Action item:
Return every entry below exactly as written, minus the pictures.

Image-text web data:
────────────────────────────────────────

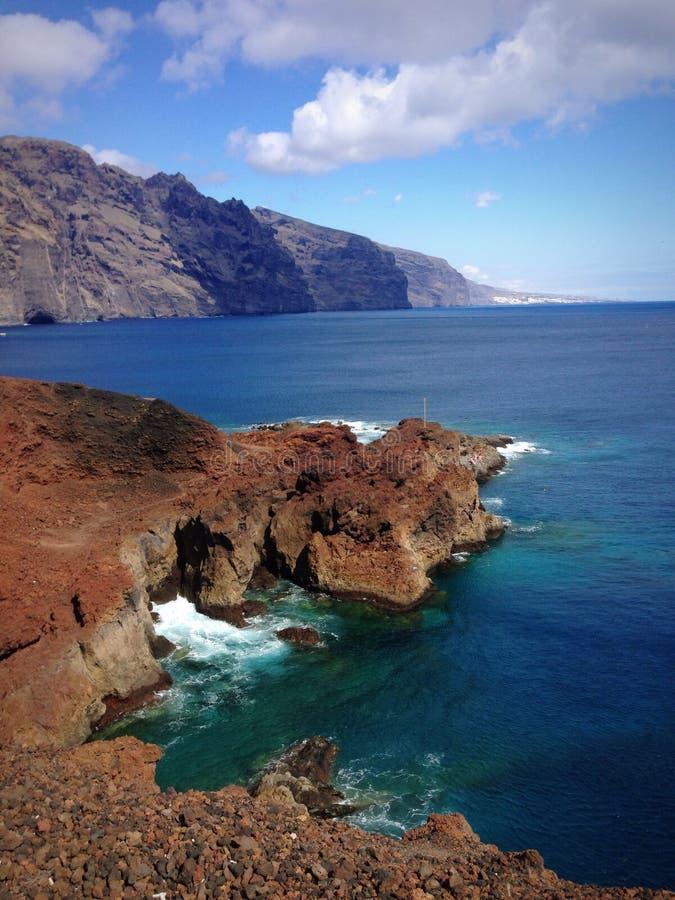 岩石和山在海 免版税库存照片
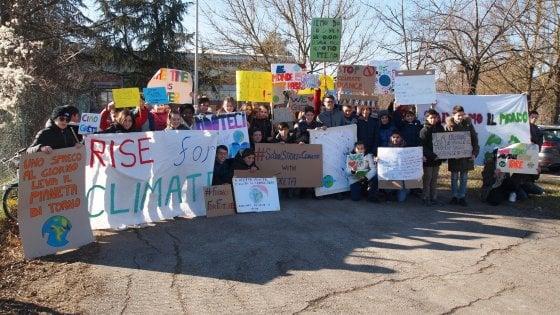 """""""Non rubateci il futuro"""": a Salso alunni scioperano per il clima"""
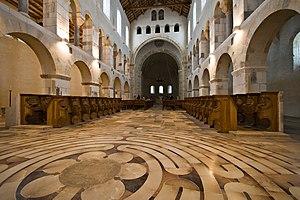 Rochefort, Belgium - Image: 8250 Church of Abbaye Notre Dame de Saint Remy Rochefort 2007 Luca Galuzzi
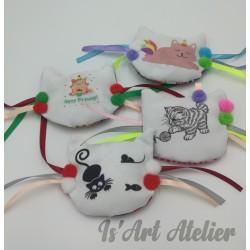 jouet-tete-de-chat-en-tissu-et-ruban-avec-herbe-a-chat@isartatelier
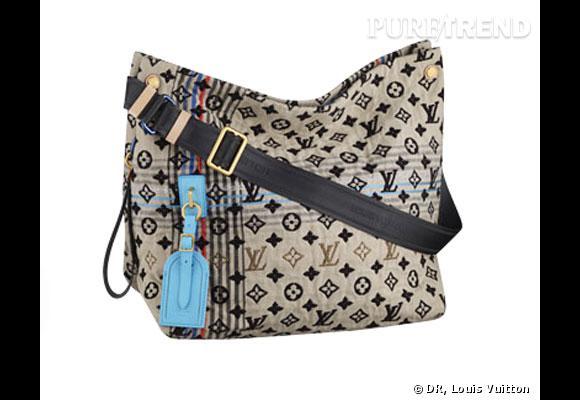 """Sac Louis Vuitton       La femme Louis Vuitton de l'été 2010 est une baroudeuse chic qui ne sort pas sans sa besace """"monogramée"""". Le """"Bohemian Monogram Cheche"""" existe en doublure rose et bleu.       Prix :  1550€"""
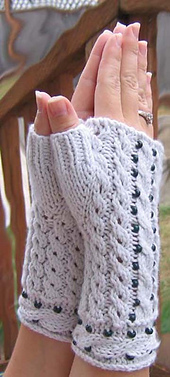 Cablebeadgloves1_small_best_fit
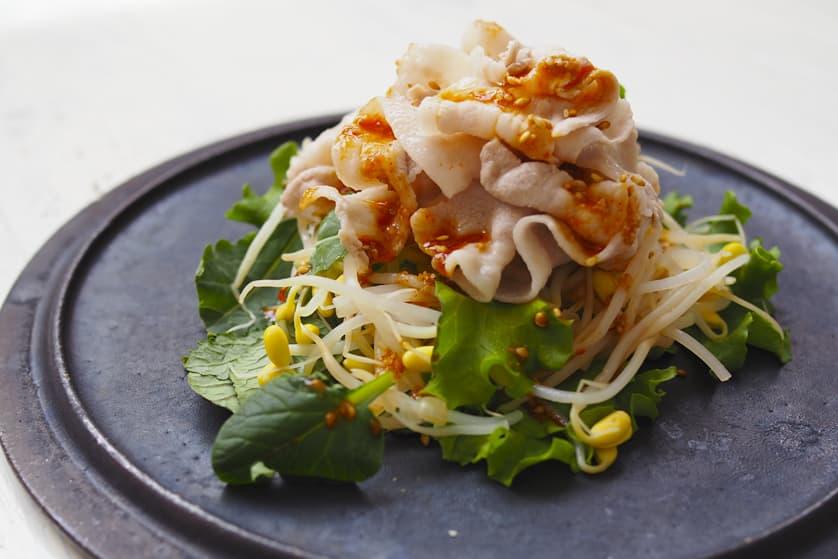 韓国風豚バラしゃぶしゃぶ肉の満腹サラダ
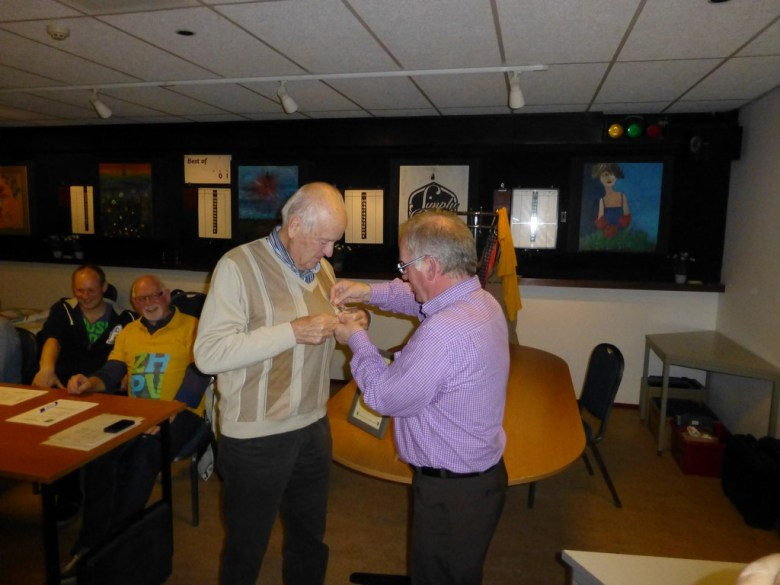 Opspelden gouden ZHPV speld door voorzitter Simon Rotteveel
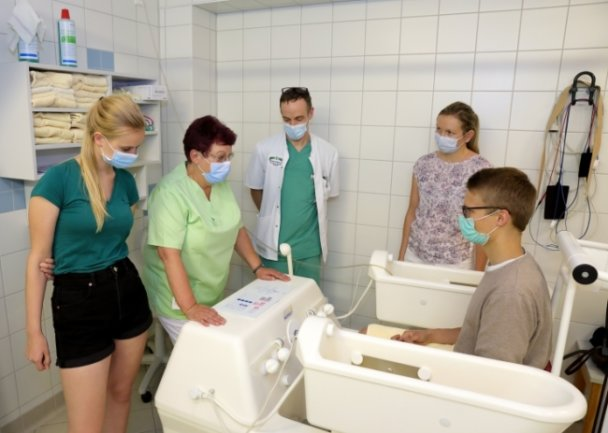 Henriette Zimmeck (l.), Leonhard Schwager und Carolin Specht (v. r.) ließen sich von Mediziner Mathias Baldauf durch die Kliniken Erlabrunn führen. Hier erklärt Ulla Richter das Vier-Zellen-Bad.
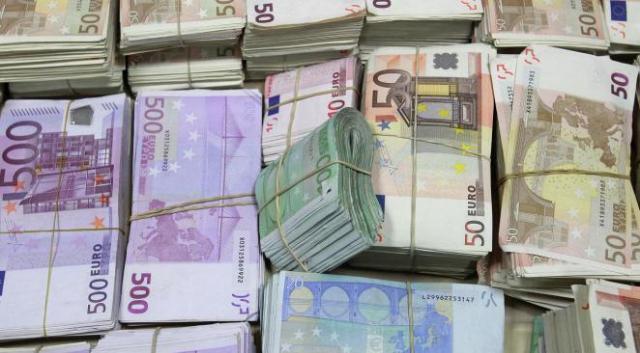 krediti 100 % od garanciju privatni od 2.000 eura ima 50.000.000 eura.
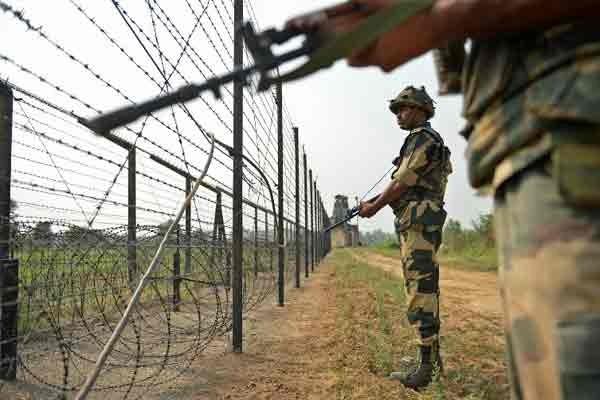 Doanh trại quân đội Ấn Độ ở Kashmir bị tấn công - ảnh 2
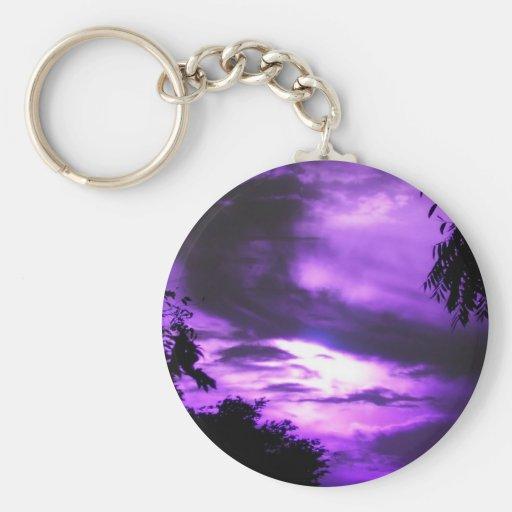 Cielo nublado púrpura llavero redondo tipo pin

────────────────────────────────────────

Task response:
 岩石和山在海 免版税库存照片
 """""""Non rubateci il futuro"""": a Salso alunni scioperano per il clima"""
 Rochefort, Belgium - Image: 8250 Church of Abbaye Notre Dame de Saint Remy Rochefort 2007 Luca Galuzzi
 jouet-tete-de-chat-en-tissu-et-ruban-avec-herbe-a-chat@isartatelier
 """Sac Louis Vuitton       La femme Louis Vuitton de l'été 2010 est une baroudeuse chic qui ne sort pas sans sa besace """"monogramée"""". Le """"Bohemian Monogram Cheche"""" existe en doublure rose et bleu.       Prix :  1550€"""
 Cablebeadgloves1_small_best_fit
 韓国風豚バラしゃぶしゃぶ肉の満腹サラダ
 Opspelden gouden ZHPV speld door voorzitter Simon Rotteveel
 Henriette Zimmeck (l.), Leonhard Schwager und Carolin Specht (v. r.) ließen sich von Mediziner Mathias Baldauf durch die Kliniken Erlabrunn führen. Hier erklärt Ulla Richter das Vier-Zellen-Bad.
 krediti 100 % od garanciju privatni od 2.000 eura ima 50.000.000 eura.
 Doanh trại quân đội Ấn Độ ở Kashmir bị tấn công - ảnh 2
 Cielo nublado púrpura llavero redondo tipo pin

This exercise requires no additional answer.